Kemik doku mühendisliği uygulamalarında poli(laktik asit) (PLA) kullanımı

Authors :

Rumeysa İncesu¹ TARKAN AKDERYA² Ataberk KAPLAN³ Gülbahar TABAKOĞLU⁴ Cem GÖK⁵

1- İzmir Bakircay University 2- İzmir Bakircay University 3- İzmir Bakircay University 4- İzmir Bakircay University 5- İzmir Bakircay University

Keywords :

Kemik Doku Mühendisliği،Biyopolimerler،Poli(laktik asit)،Kompozit Kemik İskeleleri،Eklemeli İmalat Teknolojileri

Abstract :

Bone is a tissue that can regenerate and repair itself when damaged in small amounts, but it is insufficient to repair large defects. Various treatments today to repair bone defects are limited due to risks such as lack of donors, genetic differences, infection, and tissue rejection. Although traditional metals are used extensively in bone treatments, these materials have many disadvantages. In recent years, there has been an increasing trend in attention to biodegradable biopolymers such as poly(lactic) acid (PLA), polyetheretherketone (PEEK), polycaprolactone (PCL), and poly(glycolic acid) PGA, which exhibit properties such as lightweight, high mechanical strength, biocompatibility with the human body, and high processability. Due to the properties of this type of polymer material, it has reached an increasing usage trend in the medical field in recent years.
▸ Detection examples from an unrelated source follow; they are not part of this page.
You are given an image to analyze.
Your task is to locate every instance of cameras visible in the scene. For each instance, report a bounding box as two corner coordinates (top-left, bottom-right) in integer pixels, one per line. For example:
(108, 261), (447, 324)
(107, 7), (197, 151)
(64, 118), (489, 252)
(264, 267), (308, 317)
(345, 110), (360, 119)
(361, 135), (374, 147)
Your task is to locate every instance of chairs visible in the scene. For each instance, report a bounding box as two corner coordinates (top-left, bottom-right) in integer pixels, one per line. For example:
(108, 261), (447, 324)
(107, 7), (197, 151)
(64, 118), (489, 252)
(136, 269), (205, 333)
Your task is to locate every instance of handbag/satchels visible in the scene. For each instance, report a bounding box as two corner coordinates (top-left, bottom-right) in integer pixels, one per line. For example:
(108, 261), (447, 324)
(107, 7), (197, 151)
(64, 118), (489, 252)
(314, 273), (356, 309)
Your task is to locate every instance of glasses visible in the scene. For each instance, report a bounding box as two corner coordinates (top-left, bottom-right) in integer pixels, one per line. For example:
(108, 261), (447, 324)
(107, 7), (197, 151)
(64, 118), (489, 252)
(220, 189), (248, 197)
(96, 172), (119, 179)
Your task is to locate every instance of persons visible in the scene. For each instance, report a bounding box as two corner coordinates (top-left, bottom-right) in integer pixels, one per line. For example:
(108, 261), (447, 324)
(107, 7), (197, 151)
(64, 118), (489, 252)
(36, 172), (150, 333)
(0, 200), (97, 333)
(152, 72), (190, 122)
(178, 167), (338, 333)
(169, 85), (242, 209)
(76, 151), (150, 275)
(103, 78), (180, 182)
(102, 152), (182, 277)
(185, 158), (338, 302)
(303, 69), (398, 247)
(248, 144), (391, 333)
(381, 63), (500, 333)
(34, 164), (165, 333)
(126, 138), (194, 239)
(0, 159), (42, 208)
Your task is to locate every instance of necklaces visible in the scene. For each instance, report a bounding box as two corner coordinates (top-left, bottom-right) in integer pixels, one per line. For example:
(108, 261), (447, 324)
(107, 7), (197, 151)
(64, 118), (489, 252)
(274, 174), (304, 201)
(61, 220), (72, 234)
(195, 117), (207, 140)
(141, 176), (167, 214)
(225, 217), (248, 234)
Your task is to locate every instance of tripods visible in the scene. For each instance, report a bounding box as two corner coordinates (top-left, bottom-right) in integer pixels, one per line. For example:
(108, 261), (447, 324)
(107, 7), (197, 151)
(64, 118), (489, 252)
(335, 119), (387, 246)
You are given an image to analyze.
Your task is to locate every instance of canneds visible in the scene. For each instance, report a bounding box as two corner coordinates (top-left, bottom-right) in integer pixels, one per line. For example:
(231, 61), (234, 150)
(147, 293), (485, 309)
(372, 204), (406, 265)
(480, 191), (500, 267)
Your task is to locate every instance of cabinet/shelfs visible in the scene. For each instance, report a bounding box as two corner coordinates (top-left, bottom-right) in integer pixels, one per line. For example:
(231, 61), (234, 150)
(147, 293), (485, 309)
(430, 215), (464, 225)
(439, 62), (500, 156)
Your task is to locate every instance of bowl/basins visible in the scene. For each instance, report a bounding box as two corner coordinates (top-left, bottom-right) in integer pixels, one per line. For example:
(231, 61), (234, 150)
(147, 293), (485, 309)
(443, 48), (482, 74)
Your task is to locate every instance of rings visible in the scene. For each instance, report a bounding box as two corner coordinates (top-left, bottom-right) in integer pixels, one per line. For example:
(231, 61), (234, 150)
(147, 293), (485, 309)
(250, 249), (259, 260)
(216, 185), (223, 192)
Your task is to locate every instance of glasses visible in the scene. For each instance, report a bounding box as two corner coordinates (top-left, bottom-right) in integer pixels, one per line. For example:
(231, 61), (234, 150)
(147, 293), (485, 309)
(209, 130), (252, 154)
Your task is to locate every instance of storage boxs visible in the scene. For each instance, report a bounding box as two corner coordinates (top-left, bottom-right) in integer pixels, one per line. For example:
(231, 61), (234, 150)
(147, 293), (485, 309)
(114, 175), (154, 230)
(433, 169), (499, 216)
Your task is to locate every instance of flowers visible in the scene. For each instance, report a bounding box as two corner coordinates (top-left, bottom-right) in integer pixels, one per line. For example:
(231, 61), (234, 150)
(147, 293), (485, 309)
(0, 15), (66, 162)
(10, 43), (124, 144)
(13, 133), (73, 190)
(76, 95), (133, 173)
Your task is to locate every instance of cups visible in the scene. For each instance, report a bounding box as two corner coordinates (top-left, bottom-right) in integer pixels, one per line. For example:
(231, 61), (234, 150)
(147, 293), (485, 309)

PLA is known to be preferred in bone tissue engineering applications as it is a biomaterial that supports cell processes, including migration, proliferation, distribution, and differentiation. In addition to traditional production methods of bone scaffolds, there are also innovative technology approaches in recent years. However, since the porosity of bone scaffolds produced using traditional manufacturing methods cannot be fully controlled, there is a trend towards new designs and rapid prototyping methods. In bone scaffolds produced with additive manufacturing, it is possible to create 3D porous bone scaffolds with internal connections. In addition, PLA-based composite scaffolds have been studied to improve the mechanical and biological properties of pure PLA bone scaffolds, such as osteogenicity, porosity, and mechanical strength. This study presents a review of the PLA-based composite bone scaffolds in bone tissue engineering applications.